* **OBJECTIVE**
Gather every line of the listing below that contains the word "shoreline". Case counts.
##### RECORDS TO USE
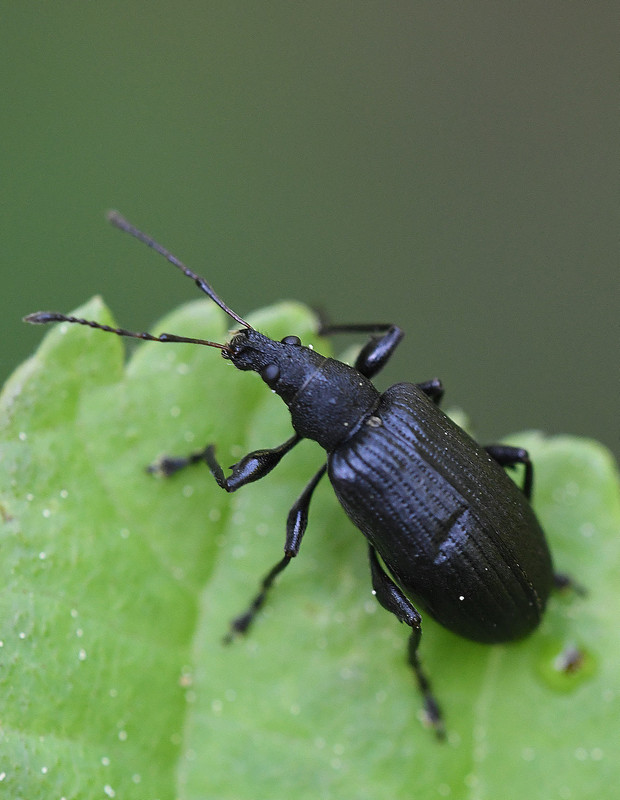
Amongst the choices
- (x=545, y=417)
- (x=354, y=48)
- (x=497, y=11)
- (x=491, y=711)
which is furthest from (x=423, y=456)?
(x=497, y=11)

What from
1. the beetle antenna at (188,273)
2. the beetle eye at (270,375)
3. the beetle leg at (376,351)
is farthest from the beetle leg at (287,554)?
the beetle antenna at (188,273)

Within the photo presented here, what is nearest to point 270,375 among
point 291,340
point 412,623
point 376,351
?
A: point 291,340

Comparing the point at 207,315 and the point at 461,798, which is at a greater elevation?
the point at 207,315

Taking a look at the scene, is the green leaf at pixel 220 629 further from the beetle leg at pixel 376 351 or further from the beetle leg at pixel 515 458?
the beetle leg at pixel 376 351

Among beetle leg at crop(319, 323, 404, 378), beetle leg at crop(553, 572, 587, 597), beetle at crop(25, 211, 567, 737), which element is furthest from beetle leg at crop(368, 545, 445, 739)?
beetle leg at crop(319, 323, 404, 378)

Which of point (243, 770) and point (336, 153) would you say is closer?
point (243, 770)

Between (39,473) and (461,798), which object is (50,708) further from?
(461,798)

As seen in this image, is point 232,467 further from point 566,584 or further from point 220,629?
point 566,584

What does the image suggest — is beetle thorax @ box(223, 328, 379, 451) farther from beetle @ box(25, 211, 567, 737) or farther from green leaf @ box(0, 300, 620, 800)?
green leaf @ box(0, 300, 620, 800)
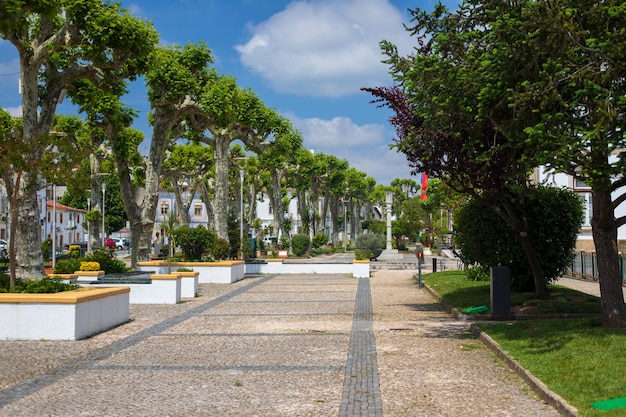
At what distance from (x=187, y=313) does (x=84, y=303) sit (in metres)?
4.58

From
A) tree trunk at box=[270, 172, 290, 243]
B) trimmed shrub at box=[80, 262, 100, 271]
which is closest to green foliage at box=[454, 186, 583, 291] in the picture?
trimmed shrub at box=[80, 262, 100, 271]

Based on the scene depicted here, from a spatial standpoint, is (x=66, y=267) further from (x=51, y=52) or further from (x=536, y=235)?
(x=536, y=235)

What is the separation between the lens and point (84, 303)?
520 inches

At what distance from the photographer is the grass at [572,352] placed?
7.57m

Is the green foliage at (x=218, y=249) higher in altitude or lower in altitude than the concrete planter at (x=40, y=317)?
higher

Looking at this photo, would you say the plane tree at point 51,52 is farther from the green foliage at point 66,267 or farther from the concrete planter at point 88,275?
the green foliage at point 66,267

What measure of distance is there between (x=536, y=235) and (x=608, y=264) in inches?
242

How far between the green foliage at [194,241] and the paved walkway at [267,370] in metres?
14.2

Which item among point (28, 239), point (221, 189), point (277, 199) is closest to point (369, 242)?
point (277, 199)

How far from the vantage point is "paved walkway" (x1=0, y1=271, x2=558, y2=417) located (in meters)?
7.65

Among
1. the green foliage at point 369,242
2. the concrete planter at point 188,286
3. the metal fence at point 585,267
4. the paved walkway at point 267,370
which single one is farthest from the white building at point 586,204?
the paved walkway at point 267,370

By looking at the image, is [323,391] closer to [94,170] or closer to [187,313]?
[187,313]

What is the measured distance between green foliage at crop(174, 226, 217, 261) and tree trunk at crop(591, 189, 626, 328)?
A: 2152cm

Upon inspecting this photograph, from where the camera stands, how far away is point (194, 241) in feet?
103
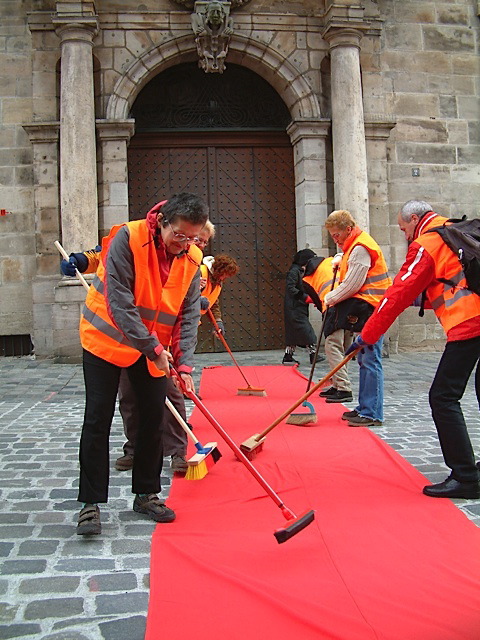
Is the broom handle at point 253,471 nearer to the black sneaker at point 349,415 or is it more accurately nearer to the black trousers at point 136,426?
the black trousers at point 136,426

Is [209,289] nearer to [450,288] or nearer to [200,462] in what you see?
[200,462]

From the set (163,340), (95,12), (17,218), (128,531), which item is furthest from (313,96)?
(128,531)

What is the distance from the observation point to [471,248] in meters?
3.69

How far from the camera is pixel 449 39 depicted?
11.5m

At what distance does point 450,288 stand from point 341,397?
10.2 ft

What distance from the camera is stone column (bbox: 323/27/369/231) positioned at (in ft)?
33.7

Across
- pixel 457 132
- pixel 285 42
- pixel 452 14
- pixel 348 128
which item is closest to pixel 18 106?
pixel 285 42

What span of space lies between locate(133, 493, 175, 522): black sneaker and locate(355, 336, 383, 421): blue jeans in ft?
8.28

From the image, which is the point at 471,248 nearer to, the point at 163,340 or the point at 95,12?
the point at 163,340

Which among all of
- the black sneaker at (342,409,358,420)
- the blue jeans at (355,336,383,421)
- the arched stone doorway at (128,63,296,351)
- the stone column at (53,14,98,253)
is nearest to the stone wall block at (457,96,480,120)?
the arched stone doorway at (128,63,296,351)

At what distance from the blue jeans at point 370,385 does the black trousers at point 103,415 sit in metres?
2.56

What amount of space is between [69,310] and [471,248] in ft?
22.7

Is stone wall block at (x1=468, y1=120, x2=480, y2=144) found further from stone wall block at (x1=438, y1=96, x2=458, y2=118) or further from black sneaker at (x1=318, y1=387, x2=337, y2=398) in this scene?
black sneaker at (x1=318, y1=387, x2=337, y2=398)

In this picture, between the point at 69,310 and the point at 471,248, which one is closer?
the point at 471,248
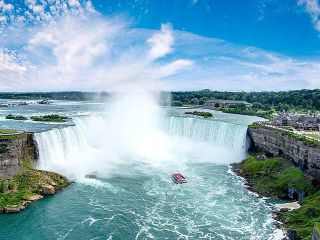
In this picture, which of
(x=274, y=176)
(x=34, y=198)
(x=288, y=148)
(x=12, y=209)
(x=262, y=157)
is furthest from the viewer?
(x=262, y=157)

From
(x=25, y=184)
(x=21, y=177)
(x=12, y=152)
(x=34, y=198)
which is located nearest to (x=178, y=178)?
(x=34, y=198)

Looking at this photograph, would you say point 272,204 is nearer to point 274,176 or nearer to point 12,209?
point 274,176

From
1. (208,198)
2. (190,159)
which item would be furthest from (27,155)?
(190,159)

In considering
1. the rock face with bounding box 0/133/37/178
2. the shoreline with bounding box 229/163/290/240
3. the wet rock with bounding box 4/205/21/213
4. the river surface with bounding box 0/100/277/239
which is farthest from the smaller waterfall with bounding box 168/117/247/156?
the wet rock with bounding box 4/205/21/213

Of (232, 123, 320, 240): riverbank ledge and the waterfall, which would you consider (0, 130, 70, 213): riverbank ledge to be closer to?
the waterfall

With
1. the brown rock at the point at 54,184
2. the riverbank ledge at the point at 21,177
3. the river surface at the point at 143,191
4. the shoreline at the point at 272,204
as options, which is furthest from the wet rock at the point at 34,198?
the shoreline at the point at 272,204

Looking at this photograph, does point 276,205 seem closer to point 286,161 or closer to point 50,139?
point 286,161
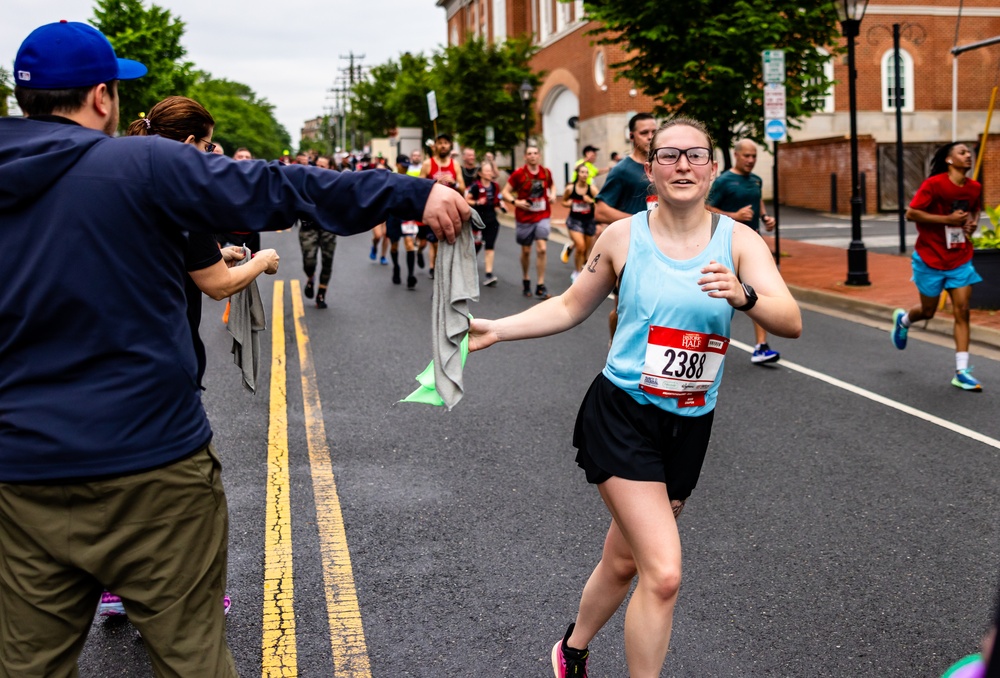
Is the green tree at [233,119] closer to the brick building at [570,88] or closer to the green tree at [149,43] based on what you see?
the green tree at [149,43]

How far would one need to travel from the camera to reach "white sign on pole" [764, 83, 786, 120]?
15.8 m

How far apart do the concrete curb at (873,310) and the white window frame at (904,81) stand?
30065 mm

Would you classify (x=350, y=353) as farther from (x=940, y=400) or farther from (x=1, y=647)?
(x=1, y=647)

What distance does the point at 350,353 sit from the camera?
1022cm

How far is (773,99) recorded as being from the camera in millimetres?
15820

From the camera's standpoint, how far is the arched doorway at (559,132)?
45125mm

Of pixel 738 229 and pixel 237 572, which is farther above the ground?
pixel 738 229

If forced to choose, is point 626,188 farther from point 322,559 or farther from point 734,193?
point 322,559

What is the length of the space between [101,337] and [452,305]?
100 cm

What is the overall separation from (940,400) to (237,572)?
573 cm

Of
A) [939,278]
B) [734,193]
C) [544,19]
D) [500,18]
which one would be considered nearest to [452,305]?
[939,278]

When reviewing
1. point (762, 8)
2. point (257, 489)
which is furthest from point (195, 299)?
point (762, 8)

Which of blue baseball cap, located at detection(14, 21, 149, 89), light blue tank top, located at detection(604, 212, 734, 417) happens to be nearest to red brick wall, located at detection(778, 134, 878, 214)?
light blue tank top, located at detection(604, 212, 734, 417)

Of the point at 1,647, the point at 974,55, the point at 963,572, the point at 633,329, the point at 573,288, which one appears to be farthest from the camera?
the point at 974,55
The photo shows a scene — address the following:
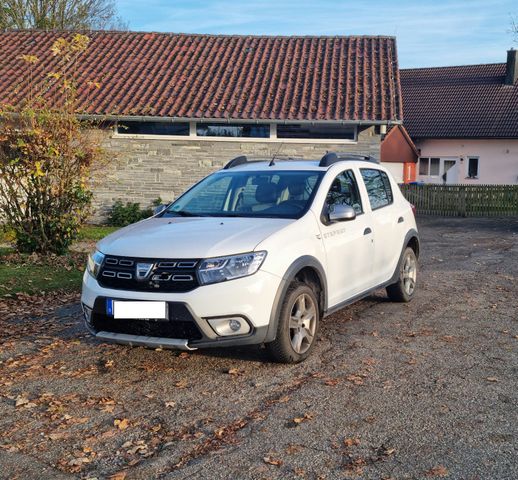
##########
* **TASK RESPONSE**
2. the shoreline with bounding box 229/163/290/240
4. the shoreline at the point at 272,204
the shoreline at the point at 272,204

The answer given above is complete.